* _Task directions_
Find every line in the records below that contains the word "identify", and copy each such line in full.

### Supplied material

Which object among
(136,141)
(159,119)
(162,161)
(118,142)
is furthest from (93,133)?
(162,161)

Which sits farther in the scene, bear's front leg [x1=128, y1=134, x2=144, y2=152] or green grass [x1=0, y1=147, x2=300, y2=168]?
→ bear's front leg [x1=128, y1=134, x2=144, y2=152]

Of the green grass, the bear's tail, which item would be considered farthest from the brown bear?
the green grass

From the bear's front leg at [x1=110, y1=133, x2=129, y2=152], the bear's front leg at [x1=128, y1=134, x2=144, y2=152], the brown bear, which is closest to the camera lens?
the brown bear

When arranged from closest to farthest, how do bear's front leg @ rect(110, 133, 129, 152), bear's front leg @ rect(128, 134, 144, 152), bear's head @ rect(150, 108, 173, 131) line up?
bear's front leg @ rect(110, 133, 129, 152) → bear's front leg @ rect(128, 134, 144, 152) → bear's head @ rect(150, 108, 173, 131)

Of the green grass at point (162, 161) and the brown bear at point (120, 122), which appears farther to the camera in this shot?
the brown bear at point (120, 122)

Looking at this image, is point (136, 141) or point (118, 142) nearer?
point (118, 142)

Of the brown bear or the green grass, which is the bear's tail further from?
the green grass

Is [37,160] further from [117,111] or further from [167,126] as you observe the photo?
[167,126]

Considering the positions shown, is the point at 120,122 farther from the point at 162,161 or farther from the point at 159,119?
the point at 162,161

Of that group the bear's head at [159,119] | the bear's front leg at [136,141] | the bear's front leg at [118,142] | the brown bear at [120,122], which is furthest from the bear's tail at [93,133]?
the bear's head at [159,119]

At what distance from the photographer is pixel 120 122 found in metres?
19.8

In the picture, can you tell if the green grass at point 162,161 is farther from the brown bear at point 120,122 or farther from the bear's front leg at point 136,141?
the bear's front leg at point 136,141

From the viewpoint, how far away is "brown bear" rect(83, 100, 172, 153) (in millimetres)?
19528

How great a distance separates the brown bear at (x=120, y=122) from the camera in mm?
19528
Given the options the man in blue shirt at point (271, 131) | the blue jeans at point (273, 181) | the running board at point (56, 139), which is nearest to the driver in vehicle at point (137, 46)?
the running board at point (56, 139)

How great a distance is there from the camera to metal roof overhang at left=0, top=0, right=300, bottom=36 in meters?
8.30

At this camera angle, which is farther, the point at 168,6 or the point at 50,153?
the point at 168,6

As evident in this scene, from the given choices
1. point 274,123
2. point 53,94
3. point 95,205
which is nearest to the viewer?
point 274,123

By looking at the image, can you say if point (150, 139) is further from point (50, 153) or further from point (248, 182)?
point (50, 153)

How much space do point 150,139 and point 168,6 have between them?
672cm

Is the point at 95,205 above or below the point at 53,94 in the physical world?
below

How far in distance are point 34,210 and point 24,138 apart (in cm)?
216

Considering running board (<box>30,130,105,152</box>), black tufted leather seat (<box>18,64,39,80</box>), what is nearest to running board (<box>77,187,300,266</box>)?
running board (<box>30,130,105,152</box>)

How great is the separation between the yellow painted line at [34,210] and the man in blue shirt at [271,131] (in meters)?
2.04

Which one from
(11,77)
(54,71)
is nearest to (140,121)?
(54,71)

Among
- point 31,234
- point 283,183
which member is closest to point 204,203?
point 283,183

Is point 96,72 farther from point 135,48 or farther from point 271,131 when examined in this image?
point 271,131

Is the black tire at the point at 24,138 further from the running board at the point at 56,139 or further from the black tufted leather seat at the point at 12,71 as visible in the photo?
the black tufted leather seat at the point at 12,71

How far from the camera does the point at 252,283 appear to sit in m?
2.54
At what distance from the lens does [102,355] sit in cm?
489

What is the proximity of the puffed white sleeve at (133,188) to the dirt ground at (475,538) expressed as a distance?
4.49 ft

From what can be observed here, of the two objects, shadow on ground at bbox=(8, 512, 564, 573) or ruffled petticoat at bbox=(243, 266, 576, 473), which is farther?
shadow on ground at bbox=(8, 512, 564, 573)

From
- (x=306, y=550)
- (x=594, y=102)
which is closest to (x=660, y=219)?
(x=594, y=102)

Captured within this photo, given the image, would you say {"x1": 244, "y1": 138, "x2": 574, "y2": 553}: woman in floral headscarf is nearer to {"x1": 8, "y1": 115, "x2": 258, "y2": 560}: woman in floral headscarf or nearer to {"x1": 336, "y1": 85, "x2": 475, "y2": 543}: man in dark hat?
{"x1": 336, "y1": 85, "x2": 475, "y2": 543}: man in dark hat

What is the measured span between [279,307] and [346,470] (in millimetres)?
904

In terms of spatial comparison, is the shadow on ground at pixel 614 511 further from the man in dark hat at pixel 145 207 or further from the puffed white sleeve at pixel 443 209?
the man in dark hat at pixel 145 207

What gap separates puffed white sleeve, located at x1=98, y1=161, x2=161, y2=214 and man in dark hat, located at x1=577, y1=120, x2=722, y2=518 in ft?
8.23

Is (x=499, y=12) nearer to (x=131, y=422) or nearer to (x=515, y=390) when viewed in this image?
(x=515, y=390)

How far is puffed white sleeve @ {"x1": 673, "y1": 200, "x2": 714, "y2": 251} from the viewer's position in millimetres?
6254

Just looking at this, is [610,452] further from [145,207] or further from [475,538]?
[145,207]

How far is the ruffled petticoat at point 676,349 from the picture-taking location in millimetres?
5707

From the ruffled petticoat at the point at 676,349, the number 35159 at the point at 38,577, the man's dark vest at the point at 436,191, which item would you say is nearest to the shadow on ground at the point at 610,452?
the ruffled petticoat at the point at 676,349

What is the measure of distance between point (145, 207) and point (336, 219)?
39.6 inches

######
### Supplied material

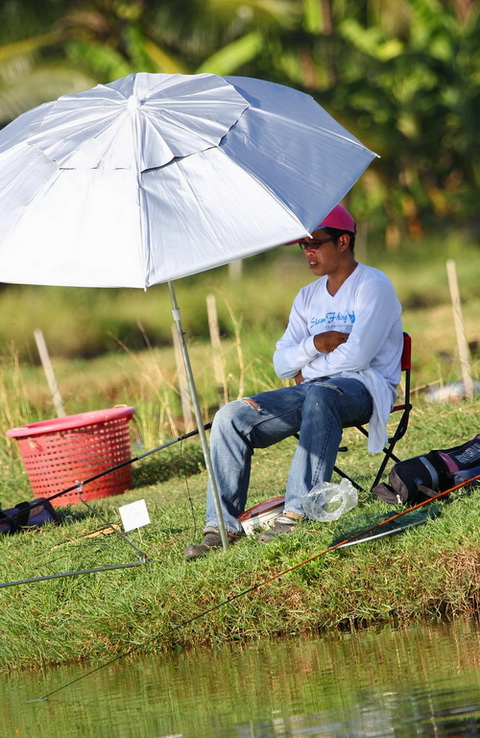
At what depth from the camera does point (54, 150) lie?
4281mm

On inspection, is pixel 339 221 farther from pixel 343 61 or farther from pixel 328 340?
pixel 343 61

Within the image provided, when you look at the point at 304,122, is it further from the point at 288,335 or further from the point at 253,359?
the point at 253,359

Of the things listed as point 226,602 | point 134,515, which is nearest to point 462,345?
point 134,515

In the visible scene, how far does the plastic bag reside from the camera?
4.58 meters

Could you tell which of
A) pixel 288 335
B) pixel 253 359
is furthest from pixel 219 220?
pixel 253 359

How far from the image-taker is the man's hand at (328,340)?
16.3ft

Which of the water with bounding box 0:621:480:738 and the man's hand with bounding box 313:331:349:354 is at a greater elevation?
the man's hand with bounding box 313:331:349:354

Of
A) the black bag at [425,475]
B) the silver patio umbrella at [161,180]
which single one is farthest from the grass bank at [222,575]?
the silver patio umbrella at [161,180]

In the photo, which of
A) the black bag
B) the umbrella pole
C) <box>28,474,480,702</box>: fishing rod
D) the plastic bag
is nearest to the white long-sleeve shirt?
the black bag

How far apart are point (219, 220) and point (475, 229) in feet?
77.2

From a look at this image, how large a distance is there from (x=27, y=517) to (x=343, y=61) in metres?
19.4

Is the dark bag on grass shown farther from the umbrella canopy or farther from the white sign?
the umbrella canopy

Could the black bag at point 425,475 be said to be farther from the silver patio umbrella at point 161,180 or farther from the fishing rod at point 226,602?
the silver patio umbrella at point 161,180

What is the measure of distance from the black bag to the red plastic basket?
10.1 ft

######
### Supplied material

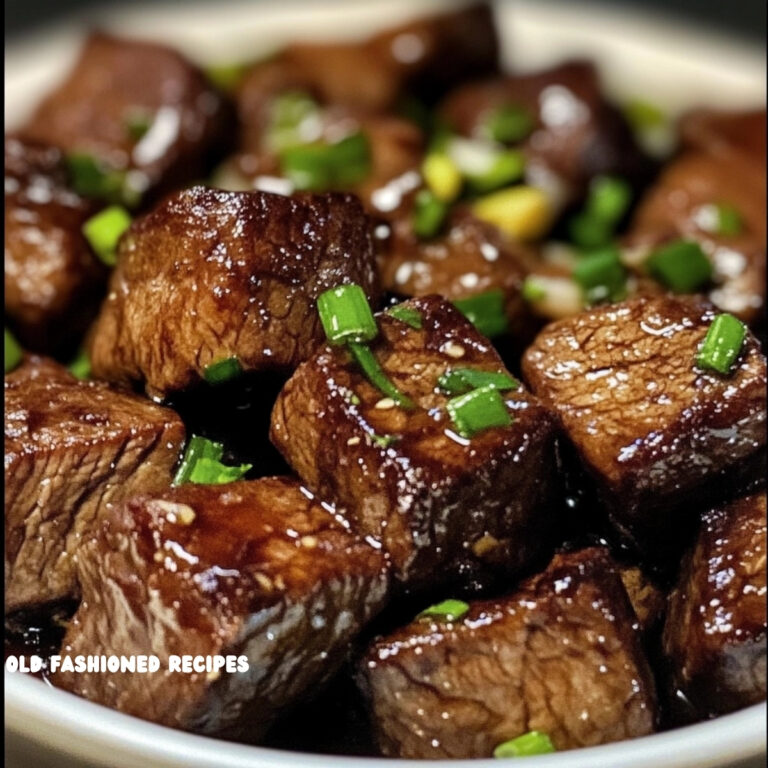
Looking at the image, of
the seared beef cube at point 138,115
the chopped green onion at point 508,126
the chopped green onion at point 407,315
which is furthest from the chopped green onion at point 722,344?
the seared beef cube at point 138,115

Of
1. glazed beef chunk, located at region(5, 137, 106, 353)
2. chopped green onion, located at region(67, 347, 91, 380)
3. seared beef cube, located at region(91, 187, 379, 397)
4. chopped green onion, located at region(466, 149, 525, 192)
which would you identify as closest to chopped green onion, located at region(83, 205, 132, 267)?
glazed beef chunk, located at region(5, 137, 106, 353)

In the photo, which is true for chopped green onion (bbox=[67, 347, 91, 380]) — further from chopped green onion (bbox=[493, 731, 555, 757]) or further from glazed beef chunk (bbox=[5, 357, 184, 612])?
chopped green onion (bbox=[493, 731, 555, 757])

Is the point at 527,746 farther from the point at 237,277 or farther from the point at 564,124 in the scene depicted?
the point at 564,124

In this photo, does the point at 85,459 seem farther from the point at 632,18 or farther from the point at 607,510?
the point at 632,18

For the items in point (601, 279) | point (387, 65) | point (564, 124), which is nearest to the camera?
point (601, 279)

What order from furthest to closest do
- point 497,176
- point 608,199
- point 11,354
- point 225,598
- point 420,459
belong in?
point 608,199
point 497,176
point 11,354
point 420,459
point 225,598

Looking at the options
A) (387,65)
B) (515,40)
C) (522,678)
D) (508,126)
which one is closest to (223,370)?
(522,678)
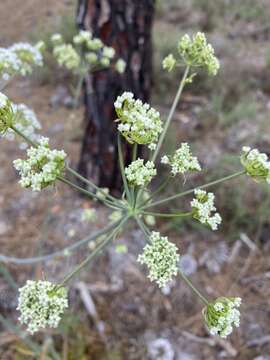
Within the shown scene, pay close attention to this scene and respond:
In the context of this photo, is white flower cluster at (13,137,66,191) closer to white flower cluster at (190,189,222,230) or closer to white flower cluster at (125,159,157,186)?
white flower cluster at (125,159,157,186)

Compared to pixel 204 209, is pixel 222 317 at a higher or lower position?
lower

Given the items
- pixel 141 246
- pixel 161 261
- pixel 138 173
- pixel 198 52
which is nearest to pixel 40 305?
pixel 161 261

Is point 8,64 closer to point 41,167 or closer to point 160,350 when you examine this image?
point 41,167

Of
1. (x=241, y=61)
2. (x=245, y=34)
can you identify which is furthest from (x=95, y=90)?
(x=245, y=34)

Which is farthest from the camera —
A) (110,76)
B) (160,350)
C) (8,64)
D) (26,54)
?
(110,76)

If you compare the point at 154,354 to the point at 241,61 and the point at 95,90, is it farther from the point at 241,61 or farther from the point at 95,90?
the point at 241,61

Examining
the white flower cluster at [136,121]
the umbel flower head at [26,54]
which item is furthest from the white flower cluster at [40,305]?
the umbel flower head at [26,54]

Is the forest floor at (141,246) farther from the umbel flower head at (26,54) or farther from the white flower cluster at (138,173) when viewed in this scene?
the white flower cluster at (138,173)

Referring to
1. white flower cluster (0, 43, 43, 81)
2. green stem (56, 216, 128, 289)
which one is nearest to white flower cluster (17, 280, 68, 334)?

######

* _Answer_
which would you identify as closest to chopped green onion, located at region(83, 205, 132, 267)?
can you identify which is furthest from (x=95, y=90)?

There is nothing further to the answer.